Consignes
(1) D'après l'extrait, pourquoi l'auteur envisage-t-il d'acheter un iPad Air avec un clavier ? Répondez en une à trois phrases.
(2) Comment traduire en anglais cette phrase de l'extrait : « En question subsidiaire, est-il possible d'acheter une licence définitive plutôt qu'un abonnement ? »
(3) Répondez à ces questions sur l'extrait :
(a) Où l'auteur veut-il que les fichiers soient enregistrés ?
(b) Sous quelle forme les suppressions en marque de révision doivent-elles pouvoir s'afficher ?
(c) Que doit pouvoir changer facilement l'auteur ?

Extrait du texte
'''

# Microsoft Word sur iPad OS



## ohlavache (7 Juillet 2022)

Bonjour.
Je regarde la possibilité d'acheter un iPad Air avec un clavier pour pouvoir travailler lors de déplacements avec un appareil léger.
J'ai impérativement besoin de Microsoft Word, hélas.
J'ai besoin de savoir si la version de Office sur iPad OS inclut bien toutes les fonctionnalités dont j'ai besoin, en particulier pour les marques de révision.

Enregistrement des fichiers sur l'iPad (et non dans le cloud)
Possibilité de se déconnecter du compte Office pour éditer les documents
http://www.herbavache.free.fr/annonce/Diapositive1.PNG
Les suppressions en marque de révision doivent pouvoir s'afficher sous forme de bulles
http://www.herbavache.free.fr/annonce/Diapositive2.PNG
Je dois pouvoir changer facilement de nom d'utilisateur
http://www.herbavache.free.fr/annonce/Diapositive3.PNG
L’essentiel est que les fonctions soient là. Si elles sont accessibles de façon différente, ce n’est pas grave.
En question subsidiaire, est-il possible d'acheter une licence définitive plutôt qu'un abonnement ?
Merci de votre aide.


----------



## dustin (7 Juillet 2022)

'''

Données présentées
'''

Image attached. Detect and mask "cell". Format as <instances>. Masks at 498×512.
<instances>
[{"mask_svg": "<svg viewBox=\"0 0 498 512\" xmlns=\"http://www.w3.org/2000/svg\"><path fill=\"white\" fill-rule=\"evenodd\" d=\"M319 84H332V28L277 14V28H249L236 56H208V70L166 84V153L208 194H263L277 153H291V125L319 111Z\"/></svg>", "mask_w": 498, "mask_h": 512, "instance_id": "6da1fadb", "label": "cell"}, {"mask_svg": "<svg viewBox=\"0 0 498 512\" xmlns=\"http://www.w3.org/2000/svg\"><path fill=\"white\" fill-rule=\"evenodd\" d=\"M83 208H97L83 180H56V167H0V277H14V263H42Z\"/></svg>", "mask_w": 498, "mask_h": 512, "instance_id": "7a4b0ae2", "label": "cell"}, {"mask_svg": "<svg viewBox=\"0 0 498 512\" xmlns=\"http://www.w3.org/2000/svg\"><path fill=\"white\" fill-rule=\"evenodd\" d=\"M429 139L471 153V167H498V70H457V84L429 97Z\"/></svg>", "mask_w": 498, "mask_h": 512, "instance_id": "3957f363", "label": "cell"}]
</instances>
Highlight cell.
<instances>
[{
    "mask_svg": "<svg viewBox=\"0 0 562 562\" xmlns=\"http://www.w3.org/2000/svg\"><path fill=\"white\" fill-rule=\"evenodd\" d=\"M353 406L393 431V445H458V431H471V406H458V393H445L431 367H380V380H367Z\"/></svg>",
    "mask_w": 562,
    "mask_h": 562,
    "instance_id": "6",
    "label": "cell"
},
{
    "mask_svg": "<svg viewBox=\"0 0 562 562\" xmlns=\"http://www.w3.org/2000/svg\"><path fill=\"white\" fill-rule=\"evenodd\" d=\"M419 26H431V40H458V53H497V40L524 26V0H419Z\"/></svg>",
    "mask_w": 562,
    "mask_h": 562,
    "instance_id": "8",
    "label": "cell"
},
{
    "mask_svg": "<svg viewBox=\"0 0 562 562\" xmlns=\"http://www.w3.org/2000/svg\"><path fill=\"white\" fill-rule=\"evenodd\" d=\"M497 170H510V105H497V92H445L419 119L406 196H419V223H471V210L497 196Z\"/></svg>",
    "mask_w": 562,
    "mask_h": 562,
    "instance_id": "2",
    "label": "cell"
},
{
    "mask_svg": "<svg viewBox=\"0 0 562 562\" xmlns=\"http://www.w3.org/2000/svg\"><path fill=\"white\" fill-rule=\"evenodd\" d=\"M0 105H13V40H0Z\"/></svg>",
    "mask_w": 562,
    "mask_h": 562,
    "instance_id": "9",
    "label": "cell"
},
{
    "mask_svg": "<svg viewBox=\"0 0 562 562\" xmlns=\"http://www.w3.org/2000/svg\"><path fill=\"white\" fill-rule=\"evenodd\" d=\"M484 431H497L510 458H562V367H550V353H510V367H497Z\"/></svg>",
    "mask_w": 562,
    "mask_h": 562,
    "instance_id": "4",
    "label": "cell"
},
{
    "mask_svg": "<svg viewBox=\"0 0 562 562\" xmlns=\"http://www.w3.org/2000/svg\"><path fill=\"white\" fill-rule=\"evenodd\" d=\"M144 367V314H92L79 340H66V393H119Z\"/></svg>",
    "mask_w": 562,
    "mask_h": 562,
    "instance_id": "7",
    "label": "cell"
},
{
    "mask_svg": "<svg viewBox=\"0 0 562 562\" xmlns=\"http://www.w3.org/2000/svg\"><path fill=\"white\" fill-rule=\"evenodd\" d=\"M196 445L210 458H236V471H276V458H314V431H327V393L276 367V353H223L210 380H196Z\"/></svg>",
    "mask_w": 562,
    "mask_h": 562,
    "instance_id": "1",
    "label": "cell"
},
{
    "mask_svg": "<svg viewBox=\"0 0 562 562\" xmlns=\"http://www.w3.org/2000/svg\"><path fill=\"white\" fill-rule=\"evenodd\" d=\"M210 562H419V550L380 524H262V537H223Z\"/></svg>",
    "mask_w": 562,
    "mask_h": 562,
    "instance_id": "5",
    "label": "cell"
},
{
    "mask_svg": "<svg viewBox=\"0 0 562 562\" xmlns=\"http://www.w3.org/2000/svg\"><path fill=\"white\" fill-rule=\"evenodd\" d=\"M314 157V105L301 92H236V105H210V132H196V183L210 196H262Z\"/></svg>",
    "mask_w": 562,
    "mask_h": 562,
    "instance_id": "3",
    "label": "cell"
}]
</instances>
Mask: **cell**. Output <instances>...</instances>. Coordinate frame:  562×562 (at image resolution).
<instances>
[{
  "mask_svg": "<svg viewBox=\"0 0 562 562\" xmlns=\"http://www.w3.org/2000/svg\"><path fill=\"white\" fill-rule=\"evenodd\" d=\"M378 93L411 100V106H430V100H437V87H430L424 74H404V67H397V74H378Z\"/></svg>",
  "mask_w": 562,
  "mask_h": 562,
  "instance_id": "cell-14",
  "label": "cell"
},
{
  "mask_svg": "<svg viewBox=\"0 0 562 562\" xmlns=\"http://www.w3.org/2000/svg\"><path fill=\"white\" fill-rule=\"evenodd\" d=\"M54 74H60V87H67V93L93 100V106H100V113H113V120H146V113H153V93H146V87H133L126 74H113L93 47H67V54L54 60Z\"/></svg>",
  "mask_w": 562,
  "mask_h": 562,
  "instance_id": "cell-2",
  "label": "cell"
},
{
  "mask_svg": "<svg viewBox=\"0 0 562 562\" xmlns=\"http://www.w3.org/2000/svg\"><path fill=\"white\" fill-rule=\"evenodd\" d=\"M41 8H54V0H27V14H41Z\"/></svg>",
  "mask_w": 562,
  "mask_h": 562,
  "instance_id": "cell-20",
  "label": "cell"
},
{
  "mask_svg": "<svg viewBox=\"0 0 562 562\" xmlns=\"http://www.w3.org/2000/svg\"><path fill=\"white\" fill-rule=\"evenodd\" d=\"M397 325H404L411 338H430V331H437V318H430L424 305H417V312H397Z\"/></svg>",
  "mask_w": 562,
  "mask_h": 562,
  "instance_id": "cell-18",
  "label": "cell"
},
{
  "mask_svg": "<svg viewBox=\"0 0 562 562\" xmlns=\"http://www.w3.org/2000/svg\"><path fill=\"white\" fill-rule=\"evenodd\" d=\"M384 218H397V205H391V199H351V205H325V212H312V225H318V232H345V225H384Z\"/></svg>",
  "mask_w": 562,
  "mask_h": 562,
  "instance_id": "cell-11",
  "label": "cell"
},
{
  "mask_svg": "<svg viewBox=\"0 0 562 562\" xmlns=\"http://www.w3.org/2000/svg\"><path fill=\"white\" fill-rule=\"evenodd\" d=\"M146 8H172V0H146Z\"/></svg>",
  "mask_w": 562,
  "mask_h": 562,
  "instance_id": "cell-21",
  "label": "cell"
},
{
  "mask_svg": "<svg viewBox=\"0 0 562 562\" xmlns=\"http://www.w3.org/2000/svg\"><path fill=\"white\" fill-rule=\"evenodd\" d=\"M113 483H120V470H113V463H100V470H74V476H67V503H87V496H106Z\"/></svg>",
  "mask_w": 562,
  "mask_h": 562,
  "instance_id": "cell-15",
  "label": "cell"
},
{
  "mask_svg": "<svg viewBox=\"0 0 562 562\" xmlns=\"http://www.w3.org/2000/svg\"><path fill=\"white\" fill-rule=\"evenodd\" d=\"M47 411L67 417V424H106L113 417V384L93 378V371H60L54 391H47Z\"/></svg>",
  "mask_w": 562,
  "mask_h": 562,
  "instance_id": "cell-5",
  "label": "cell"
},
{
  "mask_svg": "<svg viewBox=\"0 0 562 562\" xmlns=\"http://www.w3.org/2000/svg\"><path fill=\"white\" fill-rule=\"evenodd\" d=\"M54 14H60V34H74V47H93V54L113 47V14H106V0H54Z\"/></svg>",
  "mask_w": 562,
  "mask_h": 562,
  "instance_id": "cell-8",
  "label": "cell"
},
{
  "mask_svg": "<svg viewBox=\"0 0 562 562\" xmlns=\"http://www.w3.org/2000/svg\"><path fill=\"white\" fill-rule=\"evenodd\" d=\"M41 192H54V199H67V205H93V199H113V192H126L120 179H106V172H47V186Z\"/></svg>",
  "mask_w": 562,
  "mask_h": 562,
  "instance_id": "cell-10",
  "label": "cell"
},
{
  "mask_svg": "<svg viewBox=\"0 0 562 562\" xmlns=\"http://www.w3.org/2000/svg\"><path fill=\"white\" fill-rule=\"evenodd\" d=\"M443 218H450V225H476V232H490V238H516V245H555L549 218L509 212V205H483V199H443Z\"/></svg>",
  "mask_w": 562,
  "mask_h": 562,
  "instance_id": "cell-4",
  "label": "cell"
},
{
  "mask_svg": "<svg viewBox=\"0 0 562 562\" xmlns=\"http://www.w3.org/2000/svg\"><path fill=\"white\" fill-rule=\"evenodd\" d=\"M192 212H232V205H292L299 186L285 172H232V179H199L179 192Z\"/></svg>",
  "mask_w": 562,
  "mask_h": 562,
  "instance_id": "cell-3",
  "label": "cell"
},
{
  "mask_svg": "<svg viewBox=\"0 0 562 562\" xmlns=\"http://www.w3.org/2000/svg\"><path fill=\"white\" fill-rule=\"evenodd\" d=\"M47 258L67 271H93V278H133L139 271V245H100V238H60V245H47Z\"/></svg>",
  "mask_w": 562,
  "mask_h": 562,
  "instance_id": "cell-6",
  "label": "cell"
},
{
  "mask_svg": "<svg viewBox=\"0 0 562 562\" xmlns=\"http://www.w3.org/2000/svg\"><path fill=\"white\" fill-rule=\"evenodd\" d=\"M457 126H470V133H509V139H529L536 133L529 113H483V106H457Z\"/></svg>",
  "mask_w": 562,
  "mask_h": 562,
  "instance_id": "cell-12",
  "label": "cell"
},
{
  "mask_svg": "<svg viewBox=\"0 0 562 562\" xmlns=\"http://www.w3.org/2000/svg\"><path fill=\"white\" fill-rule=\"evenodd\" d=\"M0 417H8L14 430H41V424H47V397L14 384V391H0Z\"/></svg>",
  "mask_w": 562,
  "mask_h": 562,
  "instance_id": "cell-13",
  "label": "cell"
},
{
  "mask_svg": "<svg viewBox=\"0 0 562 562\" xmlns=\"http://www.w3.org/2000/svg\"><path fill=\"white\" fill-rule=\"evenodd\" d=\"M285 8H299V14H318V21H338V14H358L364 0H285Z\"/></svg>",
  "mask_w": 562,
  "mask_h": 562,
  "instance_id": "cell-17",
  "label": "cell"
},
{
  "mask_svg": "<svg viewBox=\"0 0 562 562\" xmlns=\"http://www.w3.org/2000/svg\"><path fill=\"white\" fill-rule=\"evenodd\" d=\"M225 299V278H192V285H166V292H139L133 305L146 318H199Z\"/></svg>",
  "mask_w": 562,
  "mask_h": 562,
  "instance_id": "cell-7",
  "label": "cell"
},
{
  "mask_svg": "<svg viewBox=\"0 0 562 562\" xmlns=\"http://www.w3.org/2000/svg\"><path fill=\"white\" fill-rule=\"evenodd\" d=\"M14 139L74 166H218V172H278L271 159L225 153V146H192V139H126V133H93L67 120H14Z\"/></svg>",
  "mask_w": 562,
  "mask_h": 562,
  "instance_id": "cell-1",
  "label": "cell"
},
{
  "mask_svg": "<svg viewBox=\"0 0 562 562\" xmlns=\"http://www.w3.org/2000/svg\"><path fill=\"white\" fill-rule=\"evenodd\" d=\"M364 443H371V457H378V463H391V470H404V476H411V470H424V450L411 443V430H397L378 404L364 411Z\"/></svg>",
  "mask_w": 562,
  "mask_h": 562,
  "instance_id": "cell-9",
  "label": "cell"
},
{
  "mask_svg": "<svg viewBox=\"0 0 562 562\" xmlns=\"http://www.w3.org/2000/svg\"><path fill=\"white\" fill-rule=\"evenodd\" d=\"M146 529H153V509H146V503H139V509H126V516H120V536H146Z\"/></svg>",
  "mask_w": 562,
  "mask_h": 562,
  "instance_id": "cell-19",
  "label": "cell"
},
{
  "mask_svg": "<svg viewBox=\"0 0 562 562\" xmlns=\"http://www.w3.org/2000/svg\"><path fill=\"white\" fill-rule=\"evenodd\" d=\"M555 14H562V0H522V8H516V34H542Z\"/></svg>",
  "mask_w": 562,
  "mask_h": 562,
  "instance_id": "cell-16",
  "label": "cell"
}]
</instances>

'''

Réponses
(1) L'auteur veut pouvoir travailler lors de ses déplacements avec un appareil léger.

(2) As a secondary question, is it possible to buy a permanent license rather than a subscription?

(3)
(a) Sur l'iPad, et non dans le cloud.
(b) Sous forme de bulles.
(c) Son nom d'utilisateur.